Efficient Analysis Techniques for Emergency Inspection of Cybersecurity Breaches

Contents hide

Analysis Approach

WAF Log Analysis

Extracting Each IP’s Requests to a Separate File

Command Optimization

File Splitting for Parallel Processing

Python Code Implementation

Why use collections.defaultdict instead of dict?

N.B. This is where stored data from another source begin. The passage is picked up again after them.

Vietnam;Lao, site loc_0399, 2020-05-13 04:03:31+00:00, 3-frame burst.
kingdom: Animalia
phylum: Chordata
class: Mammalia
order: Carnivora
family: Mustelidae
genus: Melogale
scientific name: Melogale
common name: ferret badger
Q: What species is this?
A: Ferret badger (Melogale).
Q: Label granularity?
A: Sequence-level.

Calculating the total response packet size for each IP

During an emergency inspection, a self-check notice from the cybersecurity team was received. The xxx system was accessed by a foreign organization on a certain day, with a communication traffic of xxMb.

Analysis Approach

The accessed IP is highly likely to be foreign.
Communication traffic is xxMb.

Since all traffic of this system goes through the WAF, we can compare the size of response packets from all foreign IP requests in the logs of that day.

WAF Log Analysis

 {"accept":"application/json, text/javascript, */*; q=0.01","appid":1253288859,"body":"","bot_action":"","bot_ai":0,"bot_id":"","bot_label":"","bot_module":"","bot_rule_id":"","bot_rule_name":"","bot_score":0,"bot_stat":0,"bot_ti_tags":"","bot_token":"","bytes_sent":397,"client":"145.224.95.55","connection":"keep-alive","content_type":"-","cookie":"xxxxxxxxx","domain":"xxxxxx.cn","edition":"sparta-waf","encoding":"gzip, deflate","headers":"","host":"xxxxxx","instance":"waf_00000047i","ipinfo_city":"Kyiv","ipinfo_detail":"Space Exploration Technologies Corporation","ipinfo_dimensionality":39.89489,"ipinfo_isp":"Space Exploration Technologies Corporation","ipinfo_longitude":-2.98831,"ipinfo_nation":"Ukraine","ipinfo_province":"Kyiv","ipinfo_state":"ES","language":"zh-CN,zh;q=0.9,en-US;q=0.8,en;q=0.7","method":"GET","msec":1715097564747,"query":"method=initSea330199\u0026requestid=26148343","referer":"http:///spa/workflow/static4mobileform/index.html?_random=1715097543877","request_length":1271,"request_time":0.089,"schema":"http","status":200,"time":"07/May/2024:23:59:24 +0800","timestamp":"2024-05-07T23:59:24+08:00","ua_crawlername":"","ua_fake":0,"ua_goodbot":0,"ua_type":"","upstream":"140.143.159.33:80","upstream_connect_time":0.007,"upstream_response_time":0.082,"upstream_status":200,"url":"/mxxxxxxxxxxxx.jsp","user_agent":"Mozilla/5.0 (Linux; Android 12; ANA-AN00 Build/HUAWEIANA-AN00; wv) AppleWebKit/537.36 (KHTML, like Gecko) Version/4.0 Chrome/109.0.5414.86 MQQBrowser/6.2 TBS/046805 Mobile Safari/537.36 wxwork/3.0.31000 wxworklocal/3.0.31000 wwlocal/3.0.31000 wxwork/3.0.0 appname/wxworklocal-customized MicroMessenger/7.0.1 appScheme/wxworklocalcustomized Language/zh_CN","uuid":"e46f790def349c22d11f863d86c1da54-633e7ff9d32dcb8bdc2c5ce6fcfb7c89","x_forwarded_for":"-"}

Above is the raw access log from Tencent Cloud WAF, with each line representing a request.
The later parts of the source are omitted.